Kundin wünscht sich männlichen Berater
Der Fall: Die Arbeitnehmerin arbeitete seit 1992 bei ihrem Arbeitgeber, einem Unternehmen, das Bauleistungen anbot. Zunächst war sie als Architektin beschäftigt. Später wechselte sie in den Vertrieb, dort kam es zu einer Auseinandersetzung. Eine potenzielle Kundin kontaktierte den Arbeitgeber als Bauinteressentin für ein Bauvorhaben. Sie wendete sich telefonisch direkt an den Regionalleiter. Diesem teilte sie in dem entsprechenden Gespräch mit, dass sie keine weibliche Betreuerin wünsche. Der Vorgesetzte der Architektin übernahm daraufhin die Betreuung der Kundin.

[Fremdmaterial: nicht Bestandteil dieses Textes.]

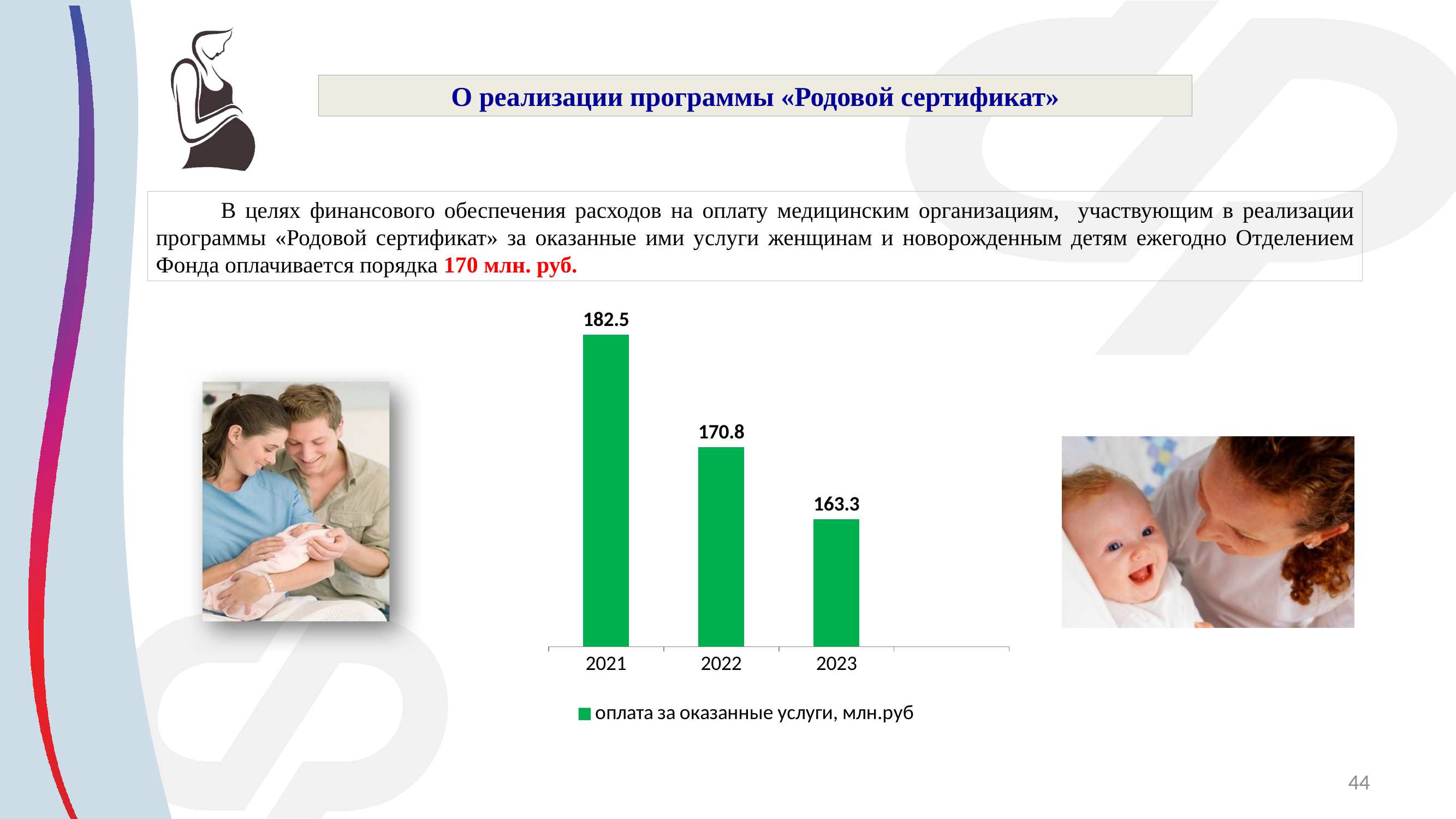
Do the values rise or fall from 2021 to 2023? fall Which year has the highest value? 2021 How many series does the legend list? 1 What is the difference between the values for 2021 and 2023? 19.2 Which year has the lowest value? 2023 What is the value for 2021? 182.5 What is the value for 2023? 163.3 What is the value for 2022? 170.8 What kind of chart is shown on the slide? bar chart What is the difference between the values for 2021 and 2022? 11.7 How many years are shown on the chart? 3 Which is larger, the value for 2022 or the value for 2023? 2022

Das missfiel der Arbeitnehmerin. Sie beschwerte sich. Das änderte allerdings nichts. Der Arbeitnehmerin ging dadurch eine mögliche hohe Provision verloren. Sie wandte sich deshalb daraufhin sowohl an den Regionalleiter als auch an die AGG-Beschwerdestelle. Dort machte sie eine Diskriminierung wegen des Geschlechts geltend. Dabei berief sie sich vor allem auf eine Benachteiligung nach § 12 Abs. 4 Allgemeines Gleichbehandlungsgesetz (AGG). Sie stellte dar, dass der Arbeitgeber es versäumt habe, nachdem die Bauinteressentin ihren Wunsch geäußert hatte, alle geeigneten, erforderlichen und angemessenen Maßnahmen zu ergreifen, um der Benachteiligung entgegenzuwirken.

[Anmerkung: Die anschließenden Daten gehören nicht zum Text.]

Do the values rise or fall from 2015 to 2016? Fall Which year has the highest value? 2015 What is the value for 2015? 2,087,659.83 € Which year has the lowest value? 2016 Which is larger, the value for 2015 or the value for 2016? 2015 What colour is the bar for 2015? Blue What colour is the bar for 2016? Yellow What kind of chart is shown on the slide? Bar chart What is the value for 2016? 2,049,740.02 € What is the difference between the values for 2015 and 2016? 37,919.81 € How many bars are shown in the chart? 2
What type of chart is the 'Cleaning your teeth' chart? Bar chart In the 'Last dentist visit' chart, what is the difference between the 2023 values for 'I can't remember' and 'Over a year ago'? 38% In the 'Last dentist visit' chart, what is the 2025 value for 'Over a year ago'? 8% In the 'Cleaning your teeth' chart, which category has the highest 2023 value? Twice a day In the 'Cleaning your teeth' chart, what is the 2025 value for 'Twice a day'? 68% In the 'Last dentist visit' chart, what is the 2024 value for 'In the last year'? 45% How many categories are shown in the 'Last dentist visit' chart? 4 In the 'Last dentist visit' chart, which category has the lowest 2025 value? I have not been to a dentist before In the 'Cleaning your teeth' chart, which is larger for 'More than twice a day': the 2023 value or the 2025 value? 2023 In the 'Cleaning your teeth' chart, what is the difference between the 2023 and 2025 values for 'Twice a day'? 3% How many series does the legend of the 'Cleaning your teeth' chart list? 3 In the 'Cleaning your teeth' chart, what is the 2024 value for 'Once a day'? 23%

Gericht hält Diskriminierung für gegeben
Die Entscheidung: Das Gericht stellte zunächst klar, dass der Anspruch auf Entschädigung einen Verstoß gegen das in § 7 Abs. 1 AGG geregelte Benachteiligungsverbot voraussetze. Die Bauherrin hier im Fall wollte nicht von einer weiblichen Kundenbetreuerin betreut werden. Sie bevorzugte einen männlichen Kollegen. Das war eine geschlechtsbezogene Diskriminierung. Die Diskriminierung fiel nicht in den Wirkungsbereich des Arbeitgebers. Allerdings habe dieser seine Mitarbeiterin selbst unmittelbar benachteiligt, indem er der Arbeitnehmerin die Kundin, die ihr zugeordnet war, und die damit verbundene Aufgabe entzog. Der Arbeitgeber habe mehrere Möglichkeiten gehabt, die Mitarbeiterin zu schützen und seinen Verpflichtungen nach § 12 Abs. 4 AGG nachzukommen.

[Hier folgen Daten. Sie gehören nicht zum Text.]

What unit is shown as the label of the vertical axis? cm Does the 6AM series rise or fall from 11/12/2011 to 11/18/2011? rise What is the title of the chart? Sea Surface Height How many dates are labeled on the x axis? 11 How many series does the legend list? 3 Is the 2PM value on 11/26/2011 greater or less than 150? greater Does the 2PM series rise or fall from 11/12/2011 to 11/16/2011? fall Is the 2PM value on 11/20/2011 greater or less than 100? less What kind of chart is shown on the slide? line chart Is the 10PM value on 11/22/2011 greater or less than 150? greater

Lediglich wenn die geeigneten, erforderlichen und angemessenen Maßnahmen zum Schutz gegen eine Benachteiligung durch Dritte nach § 7 Abs. 1 AGG nicht fruchten, hätte man eine eigene benachteiligende Vorgehensweise des Arbeitgebers ausschließen können. An entsprechenden Maßnahmen fehle es jedoch hier.
Gericht verlangt vom Arbeitgeber Versuch gütlicher Lösung
Das Gericht stellte in seiner Entscheidung zudem klar, dass der Arbeitgeber zumindest eine gütliche Lösung hätte anstreben müssen. Er wäre verpflichtet gewesen, der Kundin die Kompetenz der weiblichen Beraterin vorzustellen. Einfach den männlichen Kollegen zuzuweisen, wie die Kundin das gewünscht hatte, sei gerade keine Maßnahme i. S. d. § 12 Abs. 4 AGG.
Schließlich wurde der weiblichen Arbeitnehmerin so von vornherein die Möglichkeit genommen, ihr Können gegenüber der Bauherrin unter Beweis zu stellen. Die Arbeitnehmerin erhielt deshalb eine Entschädigung.